(Image from Pattern Recognition and Machine Learning by Bishop)
Today I’m going to build on the ridge regression blog we last talked about by comparing it with the LASSO (Least Absolute Shrinkage and Selection Operator) algorithm. It was part of a larger conversation we’ve been having off and on in this blog on learning the basics of machine learning without a lot of math or coding. Since machine learning is such a big part of data science, it’s important to understand some of these principle algorithms.
Let’s return to the rainfall prediction problem where we want to know if our city will have more than 5 mm of rain next Monday. Ridge regression estimates how likely a variable is to influence the target variable and is the most commonly used linear regression technique in data science. Use cases for ridge regression and LASSO are when there are more predictor variables than observations.

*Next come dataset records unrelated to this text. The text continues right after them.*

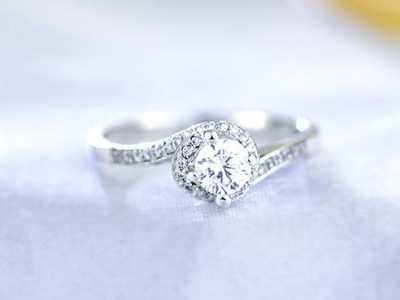 结婚戒指怎么戴 婚礼上的交换戒指仪式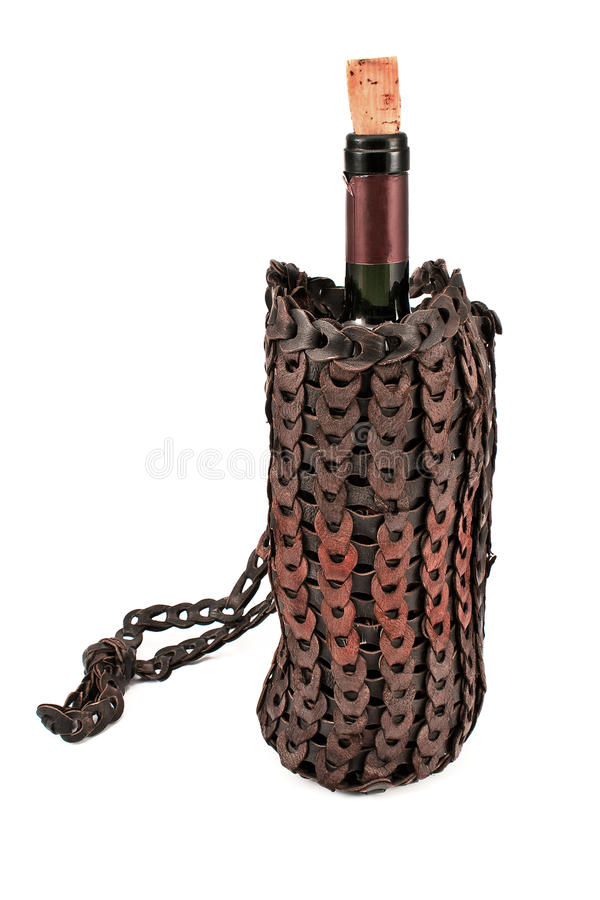 Gammal läderwinepåse med flaskan av wine arkivbilder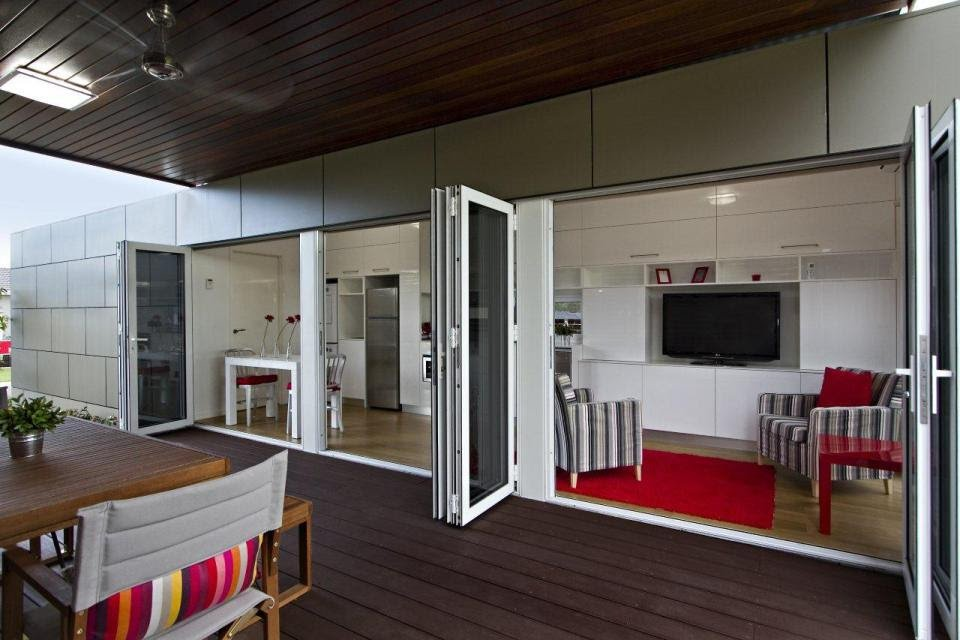 Homes Designs Out Of Shipping Container Offers Perfect Floor Plan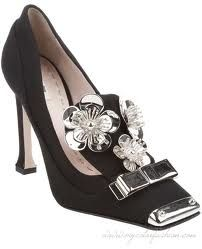 MIU MIU Flower detail shoe - I like them and I usually don't like too much frou frou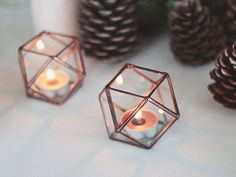 You have a really unique candle and you are looking for something to hold it? Maybe this year you might want to try something different for the holiday lights, and add some more sparkles to your Christmas decor? Waens new collection brings you some light with stained glass geometric candle holders, available in four colors from copper to silver! Besides being designed to be used in daily life as a tealight holder, these cute candles might give you an idea of what is missing on your Christmas…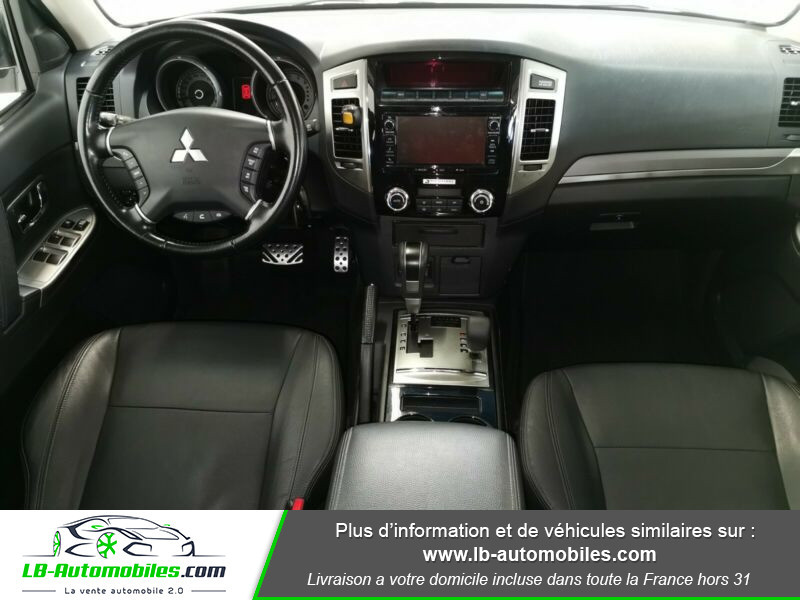 Mitsubishi Pajero 3.2 DI-D 190 INSTYLE BVA Blanc occasion à Beaupuy - photo n°2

Perhaps the data set we can access only has fifty observations of time of day but there are hundreds of other predictor variables that could affect rainfall amounts. In this problem, the rainfall amount would be the target variable, y. We could have three predictor variables, such as time of day, season and cloud cover percentage, represented as x1, x2 and x3. In LASSO, we assume that these variables x1, x2 and x3 are relevant to predicting rainfall amount. All the other hundreds of variables that might help us predict rainfall amount about would be excluded in the LASSO method.
Ridge regression and LASSO are both regularized linear regressions techniques, meaning they use math to change the input variables (x1, x2, x3) differently. LASSO was invented in 1989 to improve the prediction accuracy and make the results from the model easier to interpret. In our problem since we have hundreds of variables, a typical regression problem would probably “overfit” or make extreme predictions about rainfall. LASSO corrects for this so we can more accurately predict the rainfall amount next Monday. If the variables are highly correlated to each other, the LASSO model will not do as well. Many have suggested in this case to use Elastic Net regression instead.